- **Belge metni**:
Franklin Buyyon, Bekir Sami Bey’in talimat ve selahiyeti haricinde hareket etmiş olduğuna dair olan beyanatım üzerine dediler ki, bundan bahsedebilir miyim? Beyanatımı istediği yerlere ilâm ve hikâye edebileceğini söyledim. Mösyö Franklin Buyyon, Bekir Sami Bey itilâfnamesinden ayrılmamak için serdi mazaret ederken, Bekir Sami Bey’in bir Misak-ı Milli olduğundan ve onun hududu haricine çıkamıyacağından bahsetmediğine ve eğer bahsetseydi o zaman ona göre görüşülür icabı gibi hareket olunabileceğini, fakat şimdi meselenin müşkül oluğunu tekrar etti. Efkâr-ı umumiye; bu Türk’ler, murahhasları vasıtasiyle bundan niçin bahsetmemişler, yeni yeni meseleler çıkarıyorlar, diyeceklerdir.

- **Görev amacı**:
Franklin Buyyon görüşmesini anlatan yukarıdaki metinde "Franklin Buyyon, Bekir Sami Bey’in" ifadesinden "meseleler çıkarıyorlar, diyeceklerdir." ifadesine kadar uzanan bölümün tamamını harfi harfine aktarır mısınız?

- **Çıkarılan bilgiler**:

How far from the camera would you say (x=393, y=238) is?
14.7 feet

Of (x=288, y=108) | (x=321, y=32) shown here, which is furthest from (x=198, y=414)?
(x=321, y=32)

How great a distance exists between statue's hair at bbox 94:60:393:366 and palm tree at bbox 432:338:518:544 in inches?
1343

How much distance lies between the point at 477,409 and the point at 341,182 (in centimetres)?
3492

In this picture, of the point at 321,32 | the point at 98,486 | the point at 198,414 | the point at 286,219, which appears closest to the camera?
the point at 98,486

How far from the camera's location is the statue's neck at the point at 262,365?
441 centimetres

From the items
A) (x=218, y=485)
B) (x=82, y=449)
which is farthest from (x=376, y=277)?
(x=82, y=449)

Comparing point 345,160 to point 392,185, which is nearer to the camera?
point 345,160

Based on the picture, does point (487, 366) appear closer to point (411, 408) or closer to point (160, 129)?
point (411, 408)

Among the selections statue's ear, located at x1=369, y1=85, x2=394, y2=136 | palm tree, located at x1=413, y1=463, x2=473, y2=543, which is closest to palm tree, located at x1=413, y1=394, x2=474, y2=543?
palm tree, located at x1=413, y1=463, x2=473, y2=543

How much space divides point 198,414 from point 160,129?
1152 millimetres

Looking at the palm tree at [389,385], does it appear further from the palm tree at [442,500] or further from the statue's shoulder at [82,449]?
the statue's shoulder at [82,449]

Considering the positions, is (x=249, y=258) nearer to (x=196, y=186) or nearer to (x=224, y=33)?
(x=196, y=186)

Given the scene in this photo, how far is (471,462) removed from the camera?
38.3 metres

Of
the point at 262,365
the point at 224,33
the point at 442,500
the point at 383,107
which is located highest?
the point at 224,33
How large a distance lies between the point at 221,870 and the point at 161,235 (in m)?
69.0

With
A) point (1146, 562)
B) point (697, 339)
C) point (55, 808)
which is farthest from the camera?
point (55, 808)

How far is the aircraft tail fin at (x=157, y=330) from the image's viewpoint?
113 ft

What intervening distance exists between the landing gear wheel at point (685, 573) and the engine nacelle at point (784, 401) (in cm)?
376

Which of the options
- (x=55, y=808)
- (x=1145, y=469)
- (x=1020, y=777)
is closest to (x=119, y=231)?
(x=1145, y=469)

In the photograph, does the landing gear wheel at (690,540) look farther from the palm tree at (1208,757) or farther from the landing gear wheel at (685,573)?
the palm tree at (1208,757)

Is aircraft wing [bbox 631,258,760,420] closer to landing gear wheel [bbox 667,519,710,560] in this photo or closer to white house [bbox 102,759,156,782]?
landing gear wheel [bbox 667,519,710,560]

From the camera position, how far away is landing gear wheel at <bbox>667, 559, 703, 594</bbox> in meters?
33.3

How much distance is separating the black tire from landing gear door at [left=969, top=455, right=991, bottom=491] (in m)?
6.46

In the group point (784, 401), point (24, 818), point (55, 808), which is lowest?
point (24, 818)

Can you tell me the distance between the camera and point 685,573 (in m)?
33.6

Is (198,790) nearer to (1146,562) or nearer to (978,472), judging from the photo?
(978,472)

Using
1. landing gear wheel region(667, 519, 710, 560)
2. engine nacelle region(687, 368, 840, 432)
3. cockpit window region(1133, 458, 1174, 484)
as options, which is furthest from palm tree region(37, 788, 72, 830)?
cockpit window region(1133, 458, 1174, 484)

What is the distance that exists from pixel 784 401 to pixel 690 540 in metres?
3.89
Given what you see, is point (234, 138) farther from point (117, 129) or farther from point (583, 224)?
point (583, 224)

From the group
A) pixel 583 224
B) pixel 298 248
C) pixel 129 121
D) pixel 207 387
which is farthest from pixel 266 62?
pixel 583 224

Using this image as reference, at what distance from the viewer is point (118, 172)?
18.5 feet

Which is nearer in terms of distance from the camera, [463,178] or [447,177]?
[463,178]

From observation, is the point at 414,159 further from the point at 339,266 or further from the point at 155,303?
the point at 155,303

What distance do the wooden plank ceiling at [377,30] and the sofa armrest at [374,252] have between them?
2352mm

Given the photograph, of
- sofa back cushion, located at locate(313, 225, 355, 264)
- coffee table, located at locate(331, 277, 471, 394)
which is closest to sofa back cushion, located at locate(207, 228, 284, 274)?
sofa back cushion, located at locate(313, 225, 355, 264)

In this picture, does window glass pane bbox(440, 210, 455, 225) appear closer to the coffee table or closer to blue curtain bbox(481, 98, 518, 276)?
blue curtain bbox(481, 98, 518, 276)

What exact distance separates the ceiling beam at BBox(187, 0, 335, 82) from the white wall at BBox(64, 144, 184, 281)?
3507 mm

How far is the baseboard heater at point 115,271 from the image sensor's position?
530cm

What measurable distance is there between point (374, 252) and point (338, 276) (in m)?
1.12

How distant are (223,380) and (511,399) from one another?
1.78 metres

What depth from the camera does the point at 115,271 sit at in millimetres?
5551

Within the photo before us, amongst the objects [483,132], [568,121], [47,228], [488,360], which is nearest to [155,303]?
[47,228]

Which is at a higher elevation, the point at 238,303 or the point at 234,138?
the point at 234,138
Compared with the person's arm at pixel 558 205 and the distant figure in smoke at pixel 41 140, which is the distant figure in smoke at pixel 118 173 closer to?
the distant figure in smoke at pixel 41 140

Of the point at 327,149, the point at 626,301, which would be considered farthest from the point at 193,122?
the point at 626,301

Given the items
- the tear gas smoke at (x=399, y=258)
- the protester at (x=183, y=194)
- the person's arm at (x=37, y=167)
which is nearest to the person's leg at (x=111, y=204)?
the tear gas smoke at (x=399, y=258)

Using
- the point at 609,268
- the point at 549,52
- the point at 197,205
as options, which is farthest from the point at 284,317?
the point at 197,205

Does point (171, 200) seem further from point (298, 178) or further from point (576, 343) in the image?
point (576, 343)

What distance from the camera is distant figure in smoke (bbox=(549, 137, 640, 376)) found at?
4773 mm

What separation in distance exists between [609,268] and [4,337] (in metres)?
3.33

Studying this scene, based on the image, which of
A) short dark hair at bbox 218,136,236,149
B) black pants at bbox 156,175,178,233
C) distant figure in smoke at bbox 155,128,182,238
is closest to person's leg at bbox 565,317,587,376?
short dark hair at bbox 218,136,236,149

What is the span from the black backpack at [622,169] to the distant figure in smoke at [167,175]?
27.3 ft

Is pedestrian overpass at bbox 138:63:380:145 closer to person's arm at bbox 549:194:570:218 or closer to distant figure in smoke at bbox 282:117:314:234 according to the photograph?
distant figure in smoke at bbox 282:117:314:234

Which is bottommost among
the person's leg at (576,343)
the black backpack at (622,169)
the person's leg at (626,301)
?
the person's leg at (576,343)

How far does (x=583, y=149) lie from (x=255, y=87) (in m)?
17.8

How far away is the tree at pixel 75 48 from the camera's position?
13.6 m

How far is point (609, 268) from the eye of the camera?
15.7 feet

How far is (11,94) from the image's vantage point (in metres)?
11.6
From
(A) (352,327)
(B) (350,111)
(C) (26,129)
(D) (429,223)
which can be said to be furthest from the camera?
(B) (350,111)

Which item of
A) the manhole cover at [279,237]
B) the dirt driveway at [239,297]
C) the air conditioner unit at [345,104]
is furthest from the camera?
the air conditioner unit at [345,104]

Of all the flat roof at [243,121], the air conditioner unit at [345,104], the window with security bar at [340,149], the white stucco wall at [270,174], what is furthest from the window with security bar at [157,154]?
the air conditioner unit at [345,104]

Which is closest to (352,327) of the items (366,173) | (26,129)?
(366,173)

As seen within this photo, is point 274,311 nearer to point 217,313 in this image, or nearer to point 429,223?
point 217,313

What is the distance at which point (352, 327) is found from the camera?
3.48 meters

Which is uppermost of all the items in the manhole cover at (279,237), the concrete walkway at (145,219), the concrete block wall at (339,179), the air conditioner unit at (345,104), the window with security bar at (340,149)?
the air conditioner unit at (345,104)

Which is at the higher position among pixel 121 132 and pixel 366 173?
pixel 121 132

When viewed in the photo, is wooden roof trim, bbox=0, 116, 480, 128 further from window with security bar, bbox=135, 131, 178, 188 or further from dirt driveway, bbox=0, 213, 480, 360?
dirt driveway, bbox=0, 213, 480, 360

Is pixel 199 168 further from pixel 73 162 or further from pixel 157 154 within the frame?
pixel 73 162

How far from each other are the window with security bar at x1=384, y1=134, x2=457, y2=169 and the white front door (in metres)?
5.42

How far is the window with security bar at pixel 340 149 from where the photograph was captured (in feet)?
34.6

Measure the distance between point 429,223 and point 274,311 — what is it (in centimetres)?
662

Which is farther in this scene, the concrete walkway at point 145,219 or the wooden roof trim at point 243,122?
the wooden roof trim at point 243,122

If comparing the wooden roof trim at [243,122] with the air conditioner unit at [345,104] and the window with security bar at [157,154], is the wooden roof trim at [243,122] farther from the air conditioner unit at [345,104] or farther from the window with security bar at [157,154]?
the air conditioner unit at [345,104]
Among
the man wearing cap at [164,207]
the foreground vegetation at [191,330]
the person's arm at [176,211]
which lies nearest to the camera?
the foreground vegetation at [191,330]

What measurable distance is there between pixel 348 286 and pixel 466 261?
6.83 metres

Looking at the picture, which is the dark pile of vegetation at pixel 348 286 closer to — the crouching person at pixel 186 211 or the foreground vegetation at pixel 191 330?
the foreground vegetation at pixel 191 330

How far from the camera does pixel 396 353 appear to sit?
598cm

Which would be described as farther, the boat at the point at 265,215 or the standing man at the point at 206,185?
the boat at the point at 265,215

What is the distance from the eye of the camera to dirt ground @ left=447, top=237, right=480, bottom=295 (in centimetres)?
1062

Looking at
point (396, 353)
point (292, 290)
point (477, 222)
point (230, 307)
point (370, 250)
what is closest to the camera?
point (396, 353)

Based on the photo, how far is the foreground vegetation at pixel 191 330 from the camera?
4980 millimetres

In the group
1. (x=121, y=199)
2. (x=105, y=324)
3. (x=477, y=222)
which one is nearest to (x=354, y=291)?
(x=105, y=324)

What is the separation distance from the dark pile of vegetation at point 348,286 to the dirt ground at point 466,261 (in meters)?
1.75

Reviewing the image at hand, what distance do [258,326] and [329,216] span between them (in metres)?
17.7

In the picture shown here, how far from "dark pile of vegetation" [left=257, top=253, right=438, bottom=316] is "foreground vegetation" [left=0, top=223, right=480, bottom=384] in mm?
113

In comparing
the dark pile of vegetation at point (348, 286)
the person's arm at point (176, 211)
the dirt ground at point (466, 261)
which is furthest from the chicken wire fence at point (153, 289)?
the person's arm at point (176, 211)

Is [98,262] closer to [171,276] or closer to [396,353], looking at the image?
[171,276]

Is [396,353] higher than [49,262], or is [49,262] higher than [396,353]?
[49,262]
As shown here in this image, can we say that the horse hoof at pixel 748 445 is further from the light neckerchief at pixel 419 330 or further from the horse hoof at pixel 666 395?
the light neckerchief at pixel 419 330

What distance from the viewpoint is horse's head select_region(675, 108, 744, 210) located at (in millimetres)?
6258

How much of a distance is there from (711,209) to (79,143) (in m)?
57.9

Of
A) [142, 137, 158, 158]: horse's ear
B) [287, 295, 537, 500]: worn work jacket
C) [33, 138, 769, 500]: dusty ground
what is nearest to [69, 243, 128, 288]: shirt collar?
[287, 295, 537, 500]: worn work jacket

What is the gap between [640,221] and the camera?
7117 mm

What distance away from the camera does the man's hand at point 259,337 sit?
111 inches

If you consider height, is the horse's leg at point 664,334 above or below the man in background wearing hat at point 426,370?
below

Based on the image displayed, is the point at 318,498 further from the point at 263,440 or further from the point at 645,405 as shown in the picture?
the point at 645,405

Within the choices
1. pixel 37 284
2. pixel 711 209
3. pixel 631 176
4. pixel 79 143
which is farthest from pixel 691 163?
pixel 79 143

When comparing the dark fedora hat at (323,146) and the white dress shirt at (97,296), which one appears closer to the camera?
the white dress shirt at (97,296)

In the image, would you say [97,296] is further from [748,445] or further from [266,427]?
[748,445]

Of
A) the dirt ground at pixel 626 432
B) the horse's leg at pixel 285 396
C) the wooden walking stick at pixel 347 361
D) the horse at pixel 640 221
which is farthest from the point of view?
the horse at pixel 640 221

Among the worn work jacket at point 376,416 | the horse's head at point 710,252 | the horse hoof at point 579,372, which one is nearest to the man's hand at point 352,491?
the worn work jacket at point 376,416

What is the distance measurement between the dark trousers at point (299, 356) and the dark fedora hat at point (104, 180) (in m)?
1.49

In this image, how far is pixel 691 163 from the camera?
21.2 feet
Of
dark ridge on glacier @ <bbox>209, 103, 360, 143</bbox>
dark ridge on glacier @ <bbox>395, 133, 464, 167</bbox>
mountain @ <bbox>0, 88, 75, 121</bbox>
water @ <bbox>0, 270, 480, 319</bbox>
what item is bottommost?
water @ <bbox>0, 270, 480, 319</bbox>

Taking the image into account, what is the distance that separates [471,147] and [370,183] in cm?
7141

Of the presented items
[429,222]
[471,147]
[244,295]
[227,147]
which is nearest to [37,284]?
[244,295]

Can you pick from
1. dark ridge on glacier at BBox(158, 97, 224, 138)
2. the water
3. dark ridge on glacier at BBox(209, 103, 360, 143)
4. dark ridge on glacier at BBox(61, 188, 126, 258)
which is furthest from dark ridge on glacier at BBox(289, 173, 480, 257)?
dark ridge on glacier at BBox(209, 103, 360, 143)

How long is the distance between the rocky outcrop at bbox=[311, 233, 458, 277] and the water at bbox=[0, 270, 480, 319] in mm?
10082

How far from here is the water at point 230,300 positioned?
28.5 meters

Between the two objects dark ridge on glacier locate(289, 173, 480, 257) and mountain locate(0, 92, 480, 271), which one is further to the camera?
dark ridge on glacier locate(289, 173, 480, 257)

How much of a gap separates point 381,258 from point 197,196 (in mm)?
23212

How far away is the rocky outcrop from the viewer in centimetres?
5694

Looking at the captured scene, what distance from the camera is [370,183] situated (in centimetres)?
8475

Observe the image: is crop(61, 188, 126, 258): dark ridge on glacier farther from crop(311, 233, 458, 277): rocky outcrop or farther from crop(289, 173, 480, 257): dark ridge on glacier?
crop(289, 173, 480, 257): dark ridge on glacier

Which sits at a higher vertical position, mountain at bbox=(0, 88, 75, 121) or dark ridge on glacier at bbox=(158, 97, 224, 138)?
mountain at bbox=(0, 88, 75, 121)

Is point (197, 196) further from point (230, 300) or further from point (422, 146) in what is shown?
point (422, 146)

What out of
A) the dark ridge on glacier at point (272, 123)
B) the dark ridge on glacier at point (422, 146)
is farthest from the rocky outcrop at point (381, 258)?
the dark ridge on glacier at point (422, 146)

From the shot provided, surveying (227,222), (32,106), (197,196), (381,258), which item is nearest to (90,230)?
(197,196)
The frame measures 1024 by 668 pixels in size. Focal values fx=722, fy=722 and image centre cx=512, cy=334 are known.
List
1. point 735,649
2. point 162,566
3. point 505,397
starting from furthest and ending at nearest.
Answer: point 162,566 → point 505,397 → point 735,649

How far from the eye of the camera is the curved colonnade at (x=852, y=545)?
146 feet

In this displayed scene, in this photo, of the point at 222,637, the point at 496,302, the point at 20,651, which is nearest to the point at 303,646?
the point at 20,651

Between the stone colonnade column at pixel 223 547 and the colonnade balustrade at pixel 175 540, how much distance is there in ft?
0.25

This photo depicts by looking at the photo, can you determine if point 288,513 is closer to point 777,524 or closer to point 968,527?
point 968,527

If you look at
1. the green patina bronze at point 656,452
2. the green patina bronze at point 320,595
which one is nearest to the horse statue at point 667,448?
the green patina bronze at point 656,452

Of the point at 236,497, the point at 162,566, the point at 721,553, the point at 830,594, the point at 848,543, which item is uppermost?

- **Yazılı çözüm**:
Franklin Buyyon, Bekir Sami Bey’in talimat ve selahiyeti haricinde hareket etmiş olduğuna dair olan beyanatım üzerine dediler ki, bundan bahsedebilir miyim? Beyanatımı istediği yerlere ilâm ve hikâye edebileceğini söyledim. Mösyö Franklin Buyyon, Bekir Sami Bey itilâfnamesinden ayrılmamak için serdi mazaret ederken, Bekir Sami Bey’in bir Misak-ı Milli olduğundan ve onun hududu haricine çıkamıyacağından bahsetmediğine ve eğer bahsetseydi o zaman ona göre görüşülür icabı gibi hareket olunabileceğini, fakat şimdi meselenin müşkül oluğunu tekrar etti. Efkâr-ı umumiye; bu Türk’ler, murahhasları vasıtasiyle bundan niçin bahsetmemişler, yeni yeni meseleler çıkarıyorlar, diyeceklerdir.